Pandemia aumentou pedidos para casa-abrigo de raparigas no Porto

A procura por respostas sociais para raparigas de famílias desestruturadas aumentou no Porto com a pandemia, mas quanto às mulheres vítimas de violência social e crianças e jovens em casas-abrigo o número estabilizou ou reduziu.

Diversidade parece ser a palavra que define o cenário nas instituições do Porto contactadas pela Lusa para perceber o peso que os efeitos da pandemia tiveram na sua capacidade de resposta para mulheres, raparigas, rapazes e crianças.

Neste quadro, encontrar abrigo para raparigas foi a única preocupação que pesou, conforme testemunhou o presidente da Associação de Proteção à Infância Bispo D. António Barroso (API), Maurício Pinto.

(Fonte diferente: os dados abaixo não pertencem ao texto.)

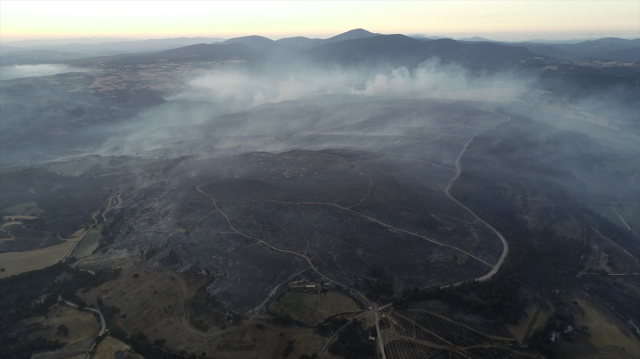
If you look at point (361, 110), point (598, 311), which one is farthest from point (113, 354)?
point (361, 110)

"A partir de junho de 2021 começou a haver mais pressão para receber e houve algumas situações que tivemos de recusar por se tratar de questões mais problemáticas", disse o responsável da instituição fundada em 1903 e que, atualmente, acolhe "27 raparigas com idades entre os 11 e 23 anos".

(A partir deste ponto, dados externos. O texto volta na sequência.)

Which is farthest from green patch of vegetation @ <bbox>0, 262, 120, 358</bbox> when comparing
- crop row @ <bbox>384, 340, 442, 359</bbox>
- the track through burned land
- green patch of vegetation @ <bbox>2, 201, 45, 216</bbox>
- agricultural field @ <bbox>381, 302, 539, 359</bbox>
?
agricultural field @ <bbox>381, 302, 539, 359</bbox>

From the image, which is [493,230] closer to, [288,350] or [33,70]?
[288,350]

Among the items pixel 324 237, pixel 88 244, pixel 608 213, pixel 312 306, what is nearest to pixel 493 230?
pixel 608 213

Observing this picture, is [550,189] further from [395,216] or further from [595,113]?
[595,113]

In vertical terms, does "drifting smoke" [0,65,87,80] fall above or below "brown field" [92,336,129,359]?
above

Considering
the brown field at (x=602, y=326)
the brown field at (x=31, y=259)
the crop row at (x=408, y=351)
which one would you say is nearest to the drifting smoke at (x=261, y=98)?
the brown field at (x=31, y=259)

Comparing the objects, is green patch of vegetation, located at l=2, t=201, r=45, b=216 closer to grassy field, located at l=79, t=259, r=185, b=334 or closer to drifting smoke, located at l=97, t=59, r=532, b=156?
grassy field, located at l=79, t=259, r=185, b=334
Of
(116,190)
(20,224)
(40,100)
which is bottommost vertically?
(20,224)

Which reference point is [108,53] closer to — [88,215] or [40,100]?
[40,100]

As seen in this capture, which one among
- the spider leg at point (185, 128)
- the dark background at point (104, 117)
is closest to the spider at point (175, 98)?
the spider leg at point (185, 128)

O histórico dos pedidos de acolhimento recebidos nos últimos anos na API - "em 2019 foram 29, em 2020 foram 14 e em 2021 foram 47" - elucida sobre a necessidade de corresponder às solicitações, acrescentou Maurício Pinto.

"Antes do confinamento, tínhamos entre 20 e 21 meninas", recordou, precisando, quanto à caracterização das jovens acolhidas nos últimos anos, que já tiveram "meninas brasileiras, guineenses, marroquinas e angolanas" na API.

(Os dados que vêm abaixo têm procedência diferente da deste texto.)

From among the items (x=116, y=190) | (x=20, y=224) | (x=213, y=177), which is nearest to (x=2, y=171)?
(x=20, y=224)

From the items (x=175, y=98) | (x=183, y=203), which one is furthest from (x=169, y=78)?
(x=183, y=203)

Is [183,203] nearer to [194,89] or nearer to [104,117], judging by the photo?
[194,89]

A "viagem" pelas instituições de acolhimento do Porto exibe um cenário oposto quando se chega à Casa de Cedofeita e à Casa do Vale, a primeira com crianças dos 0 aos 10 anos e a segunda com jovens dos 12 aos 25, explicou a sua coordenadora, Ana Moutinho.

"Não sentimos maior pressão, pelo contrário. No caso das crianças houve até uma diminuição do número de pedidos, enquanto no caso dos jovens as chegadas continuaram no ritmo normal", disse a responsável da Associação CrescerSer, que gere aquelas respostas sociais.

Questionada se a pandemia tinha, por outro lado, complicado o processo de saída, Ana Moutinho não deu nota de dificuldades: "não sentimos que algum projeto de vida de reunificação familiar tenha ficado comprometido com a pandemia. Quem tinha de sair saiu".

Também aqui, os números ajudam a perceber a realidade dos dois espaços, com a responsável a relatar que na "Casa de Cedofeita, apesar de a lotação ser de 10 meninos ou meninas, devido aos muitos encaminhamentos feitos em 2021, têm cinco crianças acolhidas e cinco vagas".

"Devo acrescentar que tem havido uma tendência decrescente de pedidos de acolhimentos para crianças, mas para os jovens há lista de espera", disse Ana Moutinho, que sobre a Casa do Vale disse haver "uma vaga que vai ser preenchida em breve, dois pedidos pendentes e em acolhimento 13 rapazes".

Mulheres chegam mais nervosas

O provedor da Santa Casa da Misericórdia do Porto, António Tavares testemunhou, também que "não houve um aumento da pressão" do Centro de Vagas da Segurança Social para a colocação de mulheres vítimas de violência doméstica na Casa-Abrigo Santo António.

Dando conta de que as que chegaram "surgiram muito mais nervosas, muito mais ansiosas, também por causa do ambiente de pandemia", foi o processo de autonomização que mostrou uma nova realidade, pese embora o provedor garantir que os "apoios das entidades que colaboram com a Santa Casa continuam ativos".

"Agora é mais difícil sair, porque as pessoas se acomodam e o próprio confinamento ajuda a esse acomodar. As pessoas estão menos atentas e ativas para o processo de autonomização, mas isso é algo que com o fim os confinamentos e do que temos estado a viver vai, inevitavelmente, voltar ao que era", refletiu António Tavares.

Atualmente, na casa-abrigo estão "sete pessoas, sendo que o período normal de acolhimento é de 180 dias", tendo o responsável, sobre o perfil das mulheres, informado que "a idade ronda os 40 anos, que foram vítimas de agressões físicas ou coação psicológica e que, em média, têm um ou dois filhos".